To be done: Write out, unchanged, the lines of the listing from its first line to the line with "Segment every instance of nucleus.", both included. Leave the pictures out.

Saved data entries
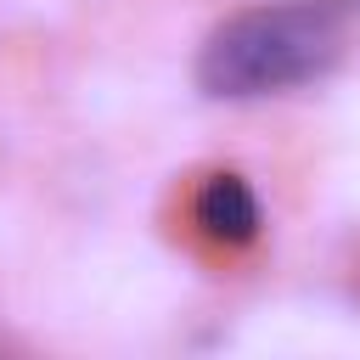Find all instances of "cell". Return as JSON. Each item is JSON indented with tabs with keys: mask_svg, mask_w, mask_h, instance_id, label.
<instances>
[{
	"mask_svg": "<svg viewBox=\"0 0 360 360\" xmlns=\"http://www.w3.org/2000/svg\"><path fill=\"white\" fill-rule=\"evenodd\" d=\"M343 56V17L332 0H264L231 11L197 51V84L214 101H253L315 84Z\"/></svg>",
	"mask_w": 360,
	"mask_h": 360,
	"instance_id": "cell-1",
	"label": "cell"
},
{
	"mask_svg": "<svg viewBox=\"0 0 360 360\" xmlns=\"http://www.w3.org/2000/svg\"><path fill=\"white\" fill-rule=\"evenodd\" d=\"M191 219L202 225V236L225 242V248H248L259 236V197L248 191L242 174H208L197 186V202H191Z\"/></svg>",
	"mask_w": 360,
	"mask_h": 360,
	"instance_id": "cell-2",
	"label": "cell"
}]
</instances>
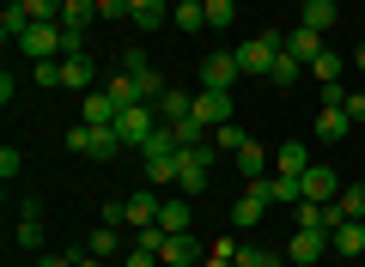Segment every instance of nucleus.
<instances>
[{
	"mask_svg": "<svg viewBox=\"0 0 365 267\" xmlns=\"http://www.w3.org/2000/svg\"><path fill=\"white\" fill-rule=\"evenodd\" d=\"M195 115L207 127H225L232 122V91H195Z\"/></svg>",
	"mask_w": 365,
	"mask_h": 267,
	"instance_id": "obj_13",
	"label": "nucleus"
},
{
	"mask_svg": "<svg viewBox=\"0 0 365 267\" xmlns=\"http://www.w3.org/2000/svg\"><path fill=\"white\" fill-rule=\"evenodd\" d=\"M195 225V213H189V194H170L165 206H158V231H170V237H177V231H189Z\"/></svg>",
	"mask_w": 365,
	"mask_h": 267,
	"instance_id": "obj_19",
	"label": "nucleus"
},
{
	"mask_svg": "<svg viewBox=\"0 0 365 267\" xmlns=\"http://www.w3.org/2000/svg\"><path fill=\"white\" fill-rule=\"evenodd\" d=\"M207 267H237L232 255H220V249H207Z\"/></svg>",
	"mask_w": 365,
	"mask_h": 267,
	"instance_id": "obj_46",
	"label": "nucleus"
},
{
	"mask_svg": "<svg viewBox=\"0 0 365 267\" xmlns=\"http://www.w3.org/2000/svg\"><path fill=\"white\" fill-rule=\"evenodd\" d=\"M323 91V110H341V103H347V85H317Z\"/></svg>",
	"mask_w": 365,
	"mask_h": 267,
	"instance_id": "obj_42",
	"label": "nucleus"
},
{
	"mask_svg": "<svg viewBox=\"0 0 365 267\" xmlns=\"http://www.w3.org/2000/svg\"><path fill=\"white\" fill-rule=\"evenodd\" d=\"M299 231H329V213L317 201H299Z\"/></svg>",
	"mask_w": 365,
	"mask_h": 267,
	"instance_id": "obj_35",
	"label": "nucleus"
},
{
	"mask_svg": "<svg viewBox=\"0 0 365 267\" xmlns=\"http://www.w3.org/2000/svg\"><path fill=\"white\" fill-rule=\"evenodd\" d=\"M104 91H110V98H116V103H122V110H128V103H146V98H140V85H134V79H128V73H116V79H110V85H104Z\"/></svg>",
	"mask_w": 365,
	"mask_h": 267,
	"instance_id": "obj_32",
	"label": "nucleus"
},
{
	"mask_svg": "<svg viewBox=\"0 0 365 267\" xmlns=\"http://www.w3.org/2000/svg\"><path fill=\"white\" fill-rule=\"evenodd\" d=\"M335 19H341V6H335V0H304L299 25H311V31H335Z\"/></svg>",
	"mask_w": 365,
	"mask_h": 267,
	"instance_id": "obj_25",
	"label": "nucleus"
},
{
	"mask_svg": "<svg viewBox=\"0 0 365 267\" xmlns=\"http://www.w3.org/2000/svg\"><path fill=\"white\" fill-rule=\"evenodd\" d=\"M237 267H280V255L274 249H250L244 243V249H237Z\"/></svg>",
	"mask_w": 365,
	"mask_h": 267,
	"instance_id": "obj_37",
	"label": "nucleus"
},
{
	"mask_svg": "<svg viewBox=\"0 0 365 267\" xmlns=\"http://www.w3.org/2000/svg\"><path fill=\"white\" fill-rule=\"evenodd\" d=\"M91 79H98V67H91V55H61V91H79L86 98Z\"/></svg>",
	"mask_w": 365,
	"mask_h": 267,
	"instance_id": "obj_12",
	"label": "nucleus"
},
{
	"mask_svg": "<svg viewBox=\"0 0 365 267\" xmlns=\"http://www.w3.org/2000/svg\"><path fill=\"white\" fill-rule=\"evenodd\" d=\"M353 67H359V73H365V43H359V49H353Z\"/></svg>",
	"mask_w": 365,
	"mask_h": 267,
	"instance_id": "obj_47",
	"label": "nucleus"
},
{
	"mask_svg": "<svg viewBox=\"0 0 365 267\" xmlns=\"http://www.w3.org/2000/svg\"><path fill=\"white\" fill-rule=\"evenodd\" d=\"M280 49H287V37H274V31H268V37H244L232 55H237V67H244V79H268V67H274Z\"/></svg>",
	"mask_w": 365,
	"mask_h": 267,
	"instance_id": "obj_3",
	"label": "nucleus"
},
{
	"mask_svg": "<svg viewBox=\"0 0 365 267\" xmlns=\"http://www.w3.org/2000/svg\"><path fill=\"white\" fill-rule=\"evenodd\" d=\"M262 213H268V194H262V189H244V194H237V206H232V225H237V231H256Z\"/></svg>",
	"mask_w": 365,
	"mask_h": 267,
	"instance_id": "obj_16",
	"label": "nucleus"
},
{
	"mask_svg": "<svg viewBox=\"0 0 365 267\" xmlns=\"http://www.w3.org/2000/svg\"><path fill=\"white\" fill-rule=\"evenodd\" d=\"M250 189L268 194V206H299V201H304V182H299V177H280V170L262 177V182H250Z\"/></svg>",
	"mask_w": 365,
	"mask_h": 267,
	"instance_id": "obj_8",
	"label": "nucleus"
},
{
	"mask_svg": "<svg viewBox=\"0 0 365 267\" xmlns=\"http://www.w3.org/2000/svg\"><path fill=\"white\" fill-rule=\"evenodd\" d=\"M19 49H25V61H61L67 55V31L61 25H31Z\"/></svg>",
	"mask_w": 365,
	"mask_h": 267,
	"instance_id": "obj_5",
	"label": "nucleus"
},
{
	"mask_svg": "<svg viewBox=\"0 0 365 267\" xmlns=\"http://www.w3.org/2000/svg\"><path fill=\"white\" fill-rule=\"evenodd\" d=\"M91 19H98V0H67V6H61V25L67 31H86Z\"/></svg>",
	"mask_w": 365,
	"mask_h": 267,
	"instance_id": "obj_28",
	"label": "nucleus"
},
{
	"mask_svg": "<svg viewBox=\"0 0 365 267\" xmlns=\"http://www.w3.org/2000/svg\"><path fill=\"white\" fill-rule=\"evenodd\" d=\"M128 6H134V0H98V19L116 25V19H128Z\"/></svg>",
	"mask_w": 365,
	"mask_h": 267,
	"instance_id": "obj_40",
	"label": "nucleus"
},
{
	"mask_svg": "<svg viewBox=\"0 0 365 267\" xmlns=\"http://www.w3.org/2000/svg\"><path fill=\"white\" fill-rule=\"evenodd\" d=\"M341 67H347V61H341V49H323L311 61V79H317V85H341Z\"/></svg>",
	"mask_w": 365,
	"mask_h": 267,
	"instance_id": "obj_27",
	"label": "nucleus"
},
{
	"mask_svg": "<svg viewBox=\"0 0 365 267\" xmlns=\"http://www.w3.org/2000/svg\"><path fill=\"white\" fill-rule=\"evenodd\" d=\"M37 25V19L25 13V0H6V13H0V37H13V43H25V31Z\"/></svg>",
	"mask_w": 365,
	"mask_h": 267,
	"instance_id": "obj_23",
	"label": "nucleus"
},
{
	"mask_svg": "<svg viewBox=\"0 0 365 267\" xmlns=\"http://www.w3.org/2000/svg\"><path fill=\"white\" fill-rule=\"evenodd\" d=\"M61 140H67V152L98 158V164H110V158L122 152V134H116V127H91V122H73V127L61 134Z\"/></svg>",
	"mask_w": 365,
	"mask_h": 267,
	"instance_id": "obj_2",
	"label": "nucleus"
},
{
	"mask_svg": "<svg viewBox=\"0 0 365 267\" xmlns=\"http://www.w3.org/2000/svg\"><path fill=\"white\" fill-rule=\"evenodd\" d=\"M86 249H91V255H104V261H110V255L122 249V231H116V225H104V231H91V243H86Z\"/></svg>",
	"mask_w": 365,
	"mask_h": 267,
	"instance_id": "obj_31",
	"label": "nucleus"
},
{
	"mask_svg": "<svg viewBox=\"0 0 365 267\" xmlns=\"http://www.w3.org/2000/svg\"><path fill=\"white\" fill-rule=\"evenodd\" d=\"M170 25L177 31H207V6H201V0H177V6H170Z\"/></svg>",
	"mask_w": 365,
	"mask_h": 267,
	"instance_id": "obj_26",
	"label": "nucleus"
},
{
	"mask_svg": "<svg viewBox=\"0 0 365 267\" xmlns=\"http://www.w3.org/2000/svg\"><path fill=\"white\" fill-rule=\"evenodd\" d=\"M304 201H317V206H323V201H335V194H341V177H335V170H329V164H311V170H304Z\"/></svg>",
	"mask_w": 365,
	"mask_h": 267,
	"instance_id": "obj_11",
	"label": "nucleus"
},
{
	"mask_svg": "<svg viewBox=\"0 0 365 267\" xmlns=\"http://www.w3.org/2000/svg\"><path fill=\"white\" fill-rule=\"evenodd\" d=\"M116 115H122V103L110 98V91H86V103H79V122H91V127H116Z\"/></svg>",
	"mask_w": 365,
	"mask_h": 267,
	"instance_id": "obj_9",
	"label": "nucleus"
},
{
	"mask_svg": "<svg viewBox=\"0 0 365 267\" xmlns=\"http://www.w3.org/2000/svg\"><path fill=\"white\" fill-rule=\"evenodd\" d=\"M274 170H280V177H304V170H311V158H304V140L274 146Z\"/></svg>",
	"mask_w": 365,
	"mask_h": 267,
	"instance_id": "obj_22",
	"label": "nucleus"
},
{
	"mask_svg": "<svg viewBox=\"0 0 365 267\" xmlns=\"http://www.w3.org/2000/svg\"><path fill=\"white\" fill-rule=\"evenodd\" d=\"M19 170H25V158H19V146H6V152H0V177L19 182Z\"/></svg>",
	"mask_w": 365,
	"mask_h": 267,
	"instance_id": "obj_39",
	"label": "nucleus"
},
{
	"mask_svg": "<svg viewBox=\"0 0 365 267\" xmlns=\"http://www.w3.org/2000/svg\"><path fill=\"white\" fill-rule=\"evenodd\" d=\"M37 267H73V255H55L49 249V255H37Z\"/></svg>",
	"mask_w": 365,
	"mask_h": 267,
	"instance_id": "obj_44",
	"label": "nucleus"
},
{
	"mask_svg": "<svg viewBox=\"0 0 365 267\" xmlns=\"http://www.w3.org/2000/svg\"><path fill=\"white\" fill-rule=\"evenodd\" d=\"M13 243H19V249H43V219H19Z\"/></svg>",
	"mask_w": 365,
	"mask_h": 267,
	"instance_id": "obj_33",
	"label": "nucleus"
},
{
	"mask_svg": "<svg viewBox=\"0 0 365 267\" xmlns=\"http://www.w3.org/2000/svg\"><path fill=\"white\" fill-rule=\"evenodd\" d=\"M165 267H195L201 261V237H189V231H177V237L165 243V255H158Z\"/></svg>",
	"mask_w": 365,
	"mask_h": 267,
	"instance_id": "obj_18",
	"label": "nucleus"
},
{
	"mask_svg": "<svg viewBox=\"0 0 365 267\" xmlns=\"http://www.w3.org/2000/svg\"><path fill=\"white\" fill-rule=\"evenodd\" d=\"M329 249L347 255V261H353V255H365V219H347V225H335V231H329Z\"/></svg>",
	"mask_w": 365,
	"mask_h": 267,
	"instance_id": "obj_17",
	"label": "nucleus"
},
{
	"mask_svg": "<svg viewBox=\"0 0 365 267\" xmlns=\"http://www.w3.org/2000/svg\"><path fill=\"white\" fill-rule=\"evenodd\" d=\"M165 19H170V0H134V6H128V25L134 31H158Z\"/></svg>",
	"mask_w": 365,
	"mask_h": 267,
	"instance_id": "obj_20",
	"label": "nucleus"
},
{
	"mask_svg": "<svg viewBox=\"0 0 365 267\" xmlns=\"http://www.w3.org/2000/svg\"><path fill=\"white\" fill-rule=\"evenodd\" d=\"M323 49H329V43H323V31H311V25L287 31V55H292V61H304V67H311V61H317Z\"/></svg>",
	"mask_w": 365,
	"mask_h": 267,
	"instance_id": "obj_15",
	"label": "nucleus"
},
{
	"mask_svg": "<svg viewBox=\"0 0 365 267\" xmlns=\"http://www.w3.org/2000/svg\"><path fill=\"white\" fill-rule=\"evenodd\" d=\"M165 243H170V231H158V225L134 231V249H146V255H165Z\"/></svg>",
	"mask_w": 365,
	"mask_h": 267,
	"instance_id": "obj_34",
	"label": "nucleus"
},
{
	"mask_svg": "<svg viewBox=\"0 0 365 267\" xmlns=\"http://www.w3.org/2000/svg\"><path fill=\"white\" fill-rule=\"evenodd\" d=\"M213 189V140L207 146H182L177 152V194H207Z\"/></svg>",
	"mask_w": 365,
	"mask_h": 267,
	"instance_id": "obj_1",
	"label": "nucleus"
},
{
	"mask_svg": "<svg viewBox=\"0 0 365 267\" xmlns=\"http://www.w3.org/2000/svg\"><path fill=\"white\" fill-rule=\"evenodd\" d=\"M237 79H244L237 55L232 49H207V61H201V85H207V91H232Z\"/></svg>",
	"mask_w": 365,
	"mask_h": 267,
	"instance_id": "obj_6",
	"label": "nucleus"
},
{
	"mask_svg": "<svg viewBox=\"0 0 365 267\" xmlns=\"http://www.w3.org/2000/svg\"><path fill=\"white\" fill-rule=\"evenodd\" d=\"M158 206H165V201H158L153 189H134L128 201H122V219H128V231H146V225H158Z\"/></svg>",
	"mask_w": 365,
	"mask_h": 267,
	"instance_id": "obj_7",
	"label": "nucleus"
},
{
	"mask_svg": "<svg viewBox=\"0 0 365 267\" xmlns=\"http://www.w3.org/2000/svg\"><path fill=\"white\" fill-rule=\"evenodd\" d=\"M341 110L353 115V127H365V91H347V103H341Z\"/></svg>",
	"mask_w": 365,
	"mask_h": 267,
	"instance_id": "obj_41",
	"label": "nucleus"
},
{
	"mask_svg": "<svg viewBox=\"0 0 365 267\" xmlns=\"http://www.w3.org/2000/svg\"><path fill=\"white\" fill-rule=\"evenodd\" d=\"M311 134H317V140H347V134H353V115L347 110H323Z\"/></svg>",
	"mask_w": 365,
	"mask_h": 267,
	"instance_id": "obj_24",
	"label": "nucleus"
},
{
	"mask_svg": "<svg viewBox=\"0 0 365 267\" xmlns=\"http://www.w3.org/2000/svg\"><path fill=\"white\" fill-rule=\"evenodd\" d=\"M122 267H158V255H146V249H128V255H122Z\"/></svg>",
	"mask_w": 365,
	"mask_h": 267,
	"instance_id": "obj_43",
	"label": "nucleus"
},
{
	"mask_svg": "<svg viewBox=\"0 0 365 267\" xmlns=\"http://www.w3.org/2000/svg\"><path fill=\"white\" fill-rule=\"evenodd\" d=\"M287 255L299 267H311V261H323L329 255V231H292V243H287Z\"/></svg>",
	"mask_w": 365,
	"mask_h": 267,
	"instance_id": "obj_10",
	"label": "nucleus"
},
{
	"mask_svg": "<svg viewBox=\"0 0 365 267\" xmlns=\"http://www.w3.org/2000/svg\"><path fill=\"white\" fill-rule=\"evenodd\" d=\"M207 6V31H232L237 25V0H201Z\"/></svg>",
	"mask_w": 365,
	"mask_h": 267,
	"instance_id": "obj_30",
	"label": "nucleus"
},
{
	"mask_svg": "<svg viewBox=\"0 0 365 267\" xmlns=\"http://www.w3.org/2000/svg\"><path fill=\"white\" fill-rule=\"evenodd\" d=\"M244 140H250V134H244V127H237V122L213 127V146H220V152H237V146H244Z\"/></svg>",
	"mask_w": 365,
	"mask_h": 267,
	"instance_id": "obj_36",
	"label": "nucleus"
},
{
	"mask_svg": "<svg viewBox=\"0 0 365 267\" xmlns=\"http://www.w3.org/2000/svg\"><path fill=\"white\" fill-rule=\"evenodd\" d=\"M153 110H158V122H165V127H177L182 115H195V98H189V91H177V85H170L165 98L153 103Z\"/></svg>",
	"mask_w": 365,
	"mask_h": 267,
	"instance_id": "obj_21",
	"label": "nucleus"
},
{
	"mask_svg": "<svg viewBox=\"0 0 365 267\" xmlns=\"http://www.w3.org/2000/svg\"><path fill=\"white\" fill-rule=\"evenodd\" d=\"M31 79L37 85H61V61H31Z\"/></svg>",
	"mask_w": 365,
	"mask_h": 267,
	"instance_id": "obj_38",
	"label": "nucleus"
},
{
	"mask_svg": "<svg viewBox=\"0 0 365 267\" xmlns=\"http://www.w3.org/2000/svg\"><path fill=\"white\" fill-rule=\"evenodd\" d=\"M73 267H104V255H91V249H79V255H73Z\"/></svg>",
	"mask_w": 365,
	"mask_h": 267,
	"instance_id": "obj_45",
	"label": "nucleus"
},
{
	"mask_svg": "<svg viewBox=\"0 0 365 267\" xmlns=\"http://www.w3.org/2000/svg\"><path fill=\"white\" fill-rule=\"evenodd\" d=\"M232 158H237V170H244V177H250V182H262V177H268V164H274V158H268V146H262V140H256V134H250V140H244V146H237V152H232Z\"/></svg>",
	"mask_w": 365,
	"mask_h": 267,
	"instance_id": "obj_14",
	"label": "nucleus"
},
{
	"mask_svg": "<svg viewBox=\"0 0 365 267\" xmlns=\"http://www.w3.org/2000/svg\"><path fill=\"white\" fill-rule=\"evenodd\" d=\"M268 79H274V85H299V79H304V61H292V55L280 49V55H274V67H268Z\"/></svg>",
	"mask_w": 365,
	"mask_h": 267,
	"instance_id": "obj_29",
	"label": "nucleus"
},
{
	"mask_svg": "<svg viewBox=\"0 0 365 267\" xmlns=\"http://www.w3.org/2000/svg\"><path fill=\"white\" fill-rule=\"evenodd\" d=\"M158 127H165V122H158V110H153V103H128V110L116 115V134H122V146H146V140L158 134Z\"/></svg>",
	"mask_w": 365,
	"mask_h": 267,
	"instance_id": "obj_4",
	"label": "nucleus"
}]
</instances>
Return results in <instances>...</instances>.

Completed exercise:
Find all instances of "cell". Return as JSON. Each item is JSON indented with tabs with keys: mask_svg, mask_w, mask_h, instance_id, label.
<instances>
[{
	"mask_svg": "<svg viewBox=\"0 0 360 360\" xmlns=\"http://www.w3.org/2000/svg\"><path fill=\"white\" fill-rule=\"evenodd\" d=\"M343 56V17L332 0H264L231 11L197 51V84L214 101H253L315 84Z\"/></svg>",
	"mask_w": 360,
	"mask_h": 360,
	"instance_id": "cell-1",
	"label": "cell"
},
{
	"mask_svg": "<svg viewBox=\"0 0 360 360\" xmlns=\"http://www.w3.org/2000/svg\"><path fill=\"white\" fill-rule=\"evenodd\" d=\"M191 219L202 225V236L225 242V248H248L259 236V197L248 191L242 174H208L197 186V202H191Z\"/></svg>",
	"mask_w": 360,
	"mask_h": 360,
	"instance_id": "cell-2",
	"label": "cell"
}]
</instances>
Segment every instance of nucleus.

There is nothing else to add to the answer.